Last summer, my mother asked me to make cupcakes for the June birthdays. We have several in June and, in order to make it easy, we celebrate them all at once. Nevertheless, I forgot to make the cupcakes and I was on my way to the party when I remembered. “Oops,” or as Vivian, my daughter who never misses an opportunity to repeat a cuss word, noted from the back seat, “Oops” was more like a cuss word or three.
While I live in the country, I don’t live too far from civilization, and in truth the grocery is only a few minutes away. This would be fine if I didn’t dislike their cupcakes; they are always coated in blue icing, a color blue that doesn’t exist in nature. Lynnie goes bonkers when she eats them and this “crazy town” buzz last no less than two days. Not only won’t I do that to her, but I also won’t do that to myself. Fortunately, a call to my small town cupcake shop found it still open. They make fantastic cupcakes and the owner hooked me up in a big way, just as she was closing for the day. Crisis averted.

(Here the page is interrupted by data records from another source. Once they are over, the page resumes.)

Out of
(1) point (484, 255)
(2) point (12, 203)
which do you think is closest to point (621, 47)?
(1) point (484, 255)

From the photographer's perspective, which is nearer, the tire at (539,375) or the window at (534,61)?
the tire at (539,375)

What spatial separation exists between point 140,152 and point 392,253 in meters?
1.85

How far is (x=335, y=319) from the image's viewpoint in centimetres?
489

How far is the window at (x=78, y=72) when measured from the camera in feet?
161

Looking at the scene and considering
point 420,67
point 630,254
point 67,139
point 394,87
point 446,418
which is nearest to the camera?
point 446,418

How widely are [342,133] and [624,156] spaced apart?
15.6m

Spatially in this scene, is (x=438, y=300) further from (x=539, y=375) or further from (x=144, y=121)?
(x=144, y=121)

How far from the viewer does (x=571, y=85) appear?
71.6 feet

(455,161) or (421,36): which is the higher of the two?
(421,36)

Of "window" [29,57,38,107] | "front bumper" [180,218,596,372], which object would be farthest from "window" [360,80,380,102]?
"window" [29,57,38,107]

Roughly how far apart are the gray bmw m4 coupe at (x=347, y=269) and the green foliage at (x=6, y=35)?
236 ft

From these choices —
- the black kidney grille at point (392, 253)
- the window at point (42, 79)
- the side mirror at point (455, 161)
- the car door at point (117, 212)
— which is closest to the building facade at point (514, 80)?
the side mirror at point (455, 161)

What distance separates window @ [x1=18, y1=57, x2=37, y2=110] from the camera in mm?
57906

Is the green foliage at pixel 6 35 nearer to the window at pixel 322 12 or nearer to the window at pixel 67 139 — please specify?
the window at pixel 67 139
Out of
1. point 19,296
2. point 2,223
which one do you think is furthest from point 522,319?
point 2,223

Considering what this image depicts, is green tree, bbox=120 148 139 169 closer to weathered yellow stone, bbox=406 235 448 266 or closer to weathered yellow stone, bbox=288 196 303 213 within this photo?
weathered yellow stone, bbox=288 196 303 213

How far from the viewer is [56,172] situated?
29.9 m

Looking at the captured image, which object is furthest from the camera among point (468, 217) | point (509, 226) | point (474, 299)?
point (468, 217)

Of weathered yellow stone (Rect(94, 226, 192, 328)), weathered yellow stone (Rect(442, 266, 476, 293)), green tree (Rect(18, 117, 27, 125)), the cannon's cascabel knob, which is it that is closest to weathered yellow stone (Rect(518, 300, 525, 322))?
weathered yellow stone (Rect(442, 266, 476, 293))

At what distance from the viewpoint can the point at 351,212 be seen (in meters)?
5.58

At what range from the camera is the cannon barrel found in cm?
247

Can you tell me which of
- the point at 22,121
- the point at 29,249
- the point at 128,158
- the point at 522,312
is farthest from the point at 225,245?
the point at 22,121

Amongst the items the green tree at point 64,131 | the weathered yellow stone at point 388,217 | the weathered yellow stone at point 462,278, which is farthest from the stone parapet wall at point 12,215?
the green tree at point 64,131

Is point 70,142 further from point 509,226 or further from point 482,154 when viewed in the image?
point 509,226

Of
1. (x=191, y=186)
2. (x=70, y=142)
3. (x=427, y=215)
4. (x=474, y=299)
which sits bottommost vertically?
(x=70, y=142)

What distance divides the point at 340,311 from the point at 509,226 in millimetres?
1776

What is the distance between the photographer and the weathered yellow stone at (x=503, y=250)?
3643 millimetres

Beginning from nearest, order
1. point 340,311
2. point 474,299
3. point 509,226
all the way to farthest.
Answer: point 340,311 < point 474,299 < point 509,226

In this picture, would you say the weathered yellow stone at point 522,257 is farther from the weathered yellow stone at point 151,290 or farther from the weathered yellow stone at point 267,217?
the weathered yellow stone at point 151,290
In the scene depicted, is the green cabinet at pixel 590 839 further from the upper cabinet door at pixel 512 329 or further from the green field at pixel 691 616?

But this sinking feeling is the reason I always keep a loaf of bread in the freezer, a well-stocked pantry, and products like smoked salmon on hand. I know, I know, the smoked salmon came out of nowhere. But in truth I do keep a package or two of Cryovac-ed, hot-smoked salmon on hand to use in emergencies, in one of my favorite appetizers.
Let’s talk salmon for a minute — there are multiple products out there called smoked salmon but they aren’t all the same. I am talking about hot-smoked Alaskan salmon: antiqued and tanned, the color of a leather Ralph Lauren couch housed somewhere in a hand-hewn log lodge in the wilds of Montana. Classic and full character, not like pink cured salmon or lox or cold-smoked cured salmon. All are good, but what I am looking for here is a side of fish that is dug into with a spoon, served on hearty whole grain crackers or rye, not slices laid on toasted bagels.

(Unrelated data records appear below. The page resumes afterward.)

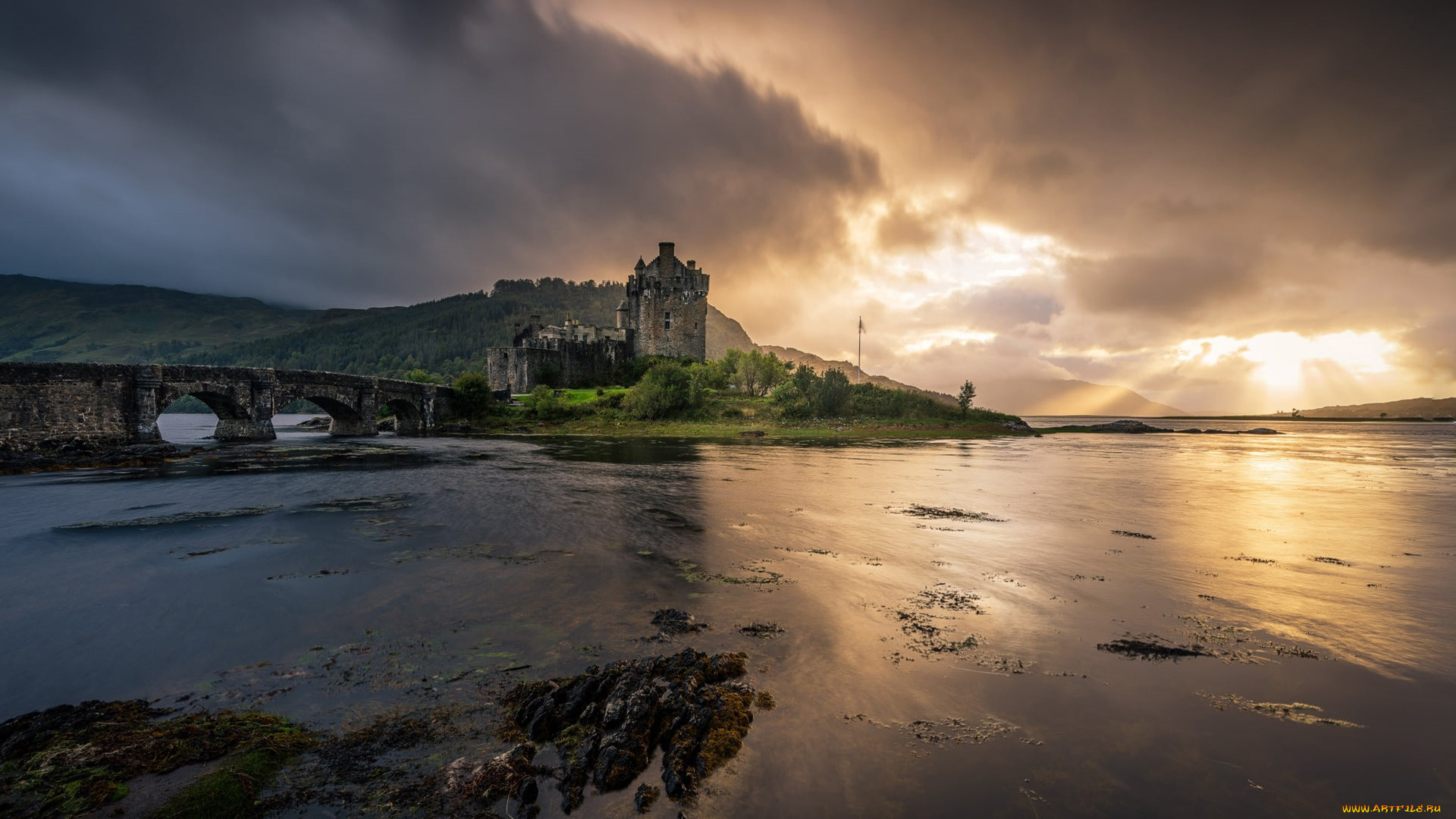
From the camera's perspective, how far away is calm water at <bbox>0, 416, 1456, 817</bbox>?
5.18 m

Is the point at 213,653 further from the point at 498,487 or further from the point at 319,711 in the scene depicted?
the point at 498,487

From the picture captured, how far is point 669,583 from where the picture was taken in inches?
442

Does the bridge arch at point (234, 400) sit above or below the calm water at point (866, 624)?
above

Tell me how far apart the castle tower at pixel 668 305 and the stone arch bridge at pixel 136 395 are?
45354 millimetres

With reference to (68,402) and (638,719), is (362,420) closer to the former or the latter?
(68,402)

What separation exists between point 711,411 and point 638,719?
235 ft

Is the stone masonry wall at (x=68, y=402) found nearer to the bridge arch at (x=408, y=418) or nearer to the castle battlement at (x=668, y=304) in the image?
the bridge arch at (x=408, y=418)

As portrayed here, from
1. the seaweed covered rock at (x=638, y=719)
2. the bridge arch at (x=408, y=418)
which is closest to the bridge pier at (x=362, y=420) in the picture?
the bridge arch at (x=408, y=418)

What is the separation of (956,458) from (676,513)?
29.1 meters

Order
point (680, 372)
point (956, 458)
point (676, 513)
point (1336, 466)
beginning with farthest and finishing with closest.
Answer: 1. point (680, 372)
2. point (956, 458)
3. point (1336, 466)
4. point (676, 513)

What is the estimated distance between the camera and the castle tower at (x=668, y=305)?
95.9 meters

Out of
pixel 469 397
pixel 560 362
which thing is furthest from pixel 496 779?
pixel 560 362

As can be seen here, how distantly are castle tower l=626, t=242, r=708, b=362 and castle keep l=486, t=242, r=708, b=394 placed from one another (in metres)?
0.13

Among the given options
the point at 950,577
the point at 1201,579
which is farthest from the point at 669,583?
the point at 1201,579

When I have the time, I smoke the salmon myself. It isn’t complicated, but this is you-got-home-late-from-work-and-have-to-get-to-the-party convenience. From now on you will hear your host ask, “Can you bring that wonderful salmon dish you you make?” And you will hear it for years to come.

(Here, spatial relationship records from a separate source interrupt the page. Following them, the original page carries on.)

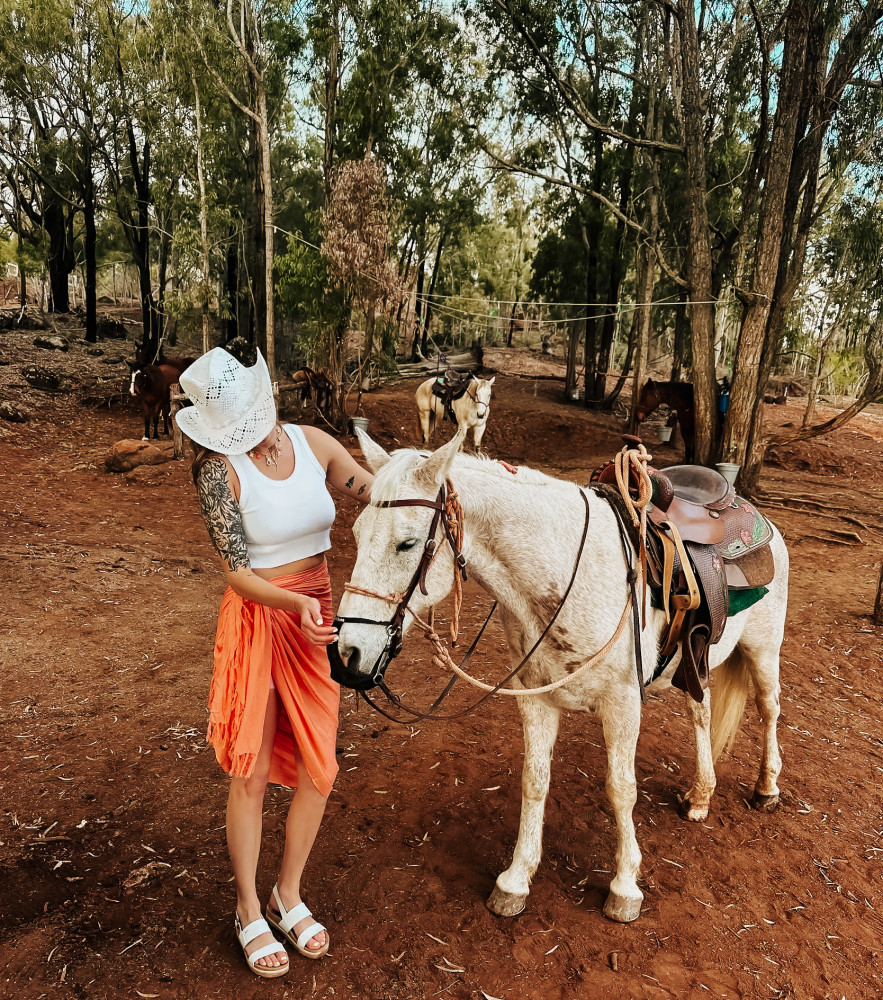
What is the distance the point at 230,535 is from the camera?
1.96m

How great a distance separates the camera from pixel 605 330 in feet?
61.0

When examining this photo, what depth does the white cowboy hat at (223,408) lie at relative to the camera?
198 centimetres

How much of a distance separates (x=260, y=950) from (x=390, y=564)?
140 centimetres

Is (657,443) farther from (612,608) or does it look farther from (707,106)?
(612,608)

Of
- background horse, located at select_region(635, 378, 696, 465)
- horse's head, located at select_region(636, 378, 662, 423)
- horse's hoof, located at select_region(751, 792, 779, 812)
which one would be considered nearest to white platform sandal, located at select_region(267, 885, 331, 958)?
horse's hoof, located at select_region(751, 792, 779, 812)

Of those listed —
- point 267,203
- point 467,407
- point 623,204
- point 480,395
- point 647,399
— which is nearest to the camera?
point 267,203

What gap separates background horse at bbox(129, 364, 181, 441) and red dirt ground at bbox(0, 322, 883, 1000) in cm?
738

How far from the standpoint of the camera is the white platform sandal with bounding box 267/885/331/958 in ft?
7.23

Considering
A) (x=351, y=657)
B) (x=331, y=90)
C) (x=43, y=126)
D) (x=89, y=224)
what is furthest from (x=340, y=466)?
(x=43, y=126)

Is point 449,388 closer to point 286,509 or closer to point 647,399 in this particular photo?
point 647,399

Hot Smoked Salmon with Horseradish Caper Sauce
Notes: Hot-smoked salmon is what you want for this recipe. While the others — lox and cured smoked salmon — would be perfectly acceptable, they don’t have the same texture. If you have all the ingredients on hand, you can slap this together in 5 minutes but you will hear about how good it is for years. Make sure to make the plate look pretty because the sauce and salmon can be a little homely, but that doesn’t make them any less lovable.
Serves 4 to 6
- 8 to 12ounces hot-smoked salmon
- 2tablespoons red onion, peeled and finely minced
- 2tablespoons capers, drained and chopped
- 1tablespoon prepared horseradish (optional, if you don’t like horseradish you are in luck because this is still good without it), squeezed dry in a towel
- 1/4cup Duke’s mayonnaise, or your favorite brand, just not Miracle Whip
- 2teaspoons red wine vinegar
- 2teaspoons water
- Kosher salt and fresh ground black pepper
- Parsley sprigs and chives for garnish
- Assorted crackers or hearty toasted bread
- Place the salmon on a platter on which it sits comfortably. Not too big and not too small but, as as baby bear would say, just right. Leave some room for the sauce runoff, just don’t let the platter be so big the salmon looks like a life raft in the Pacific Ocean.
- Combine the rest of the ingredients, sans garnishes, and whisk until combined. Taste and adjust the seasoning.
- If you are transporting the appetizer, don’t sauce or garnish it till you get to your destination.
- Let the salmon come to room temperature. Sauce it, garnish it, and serve.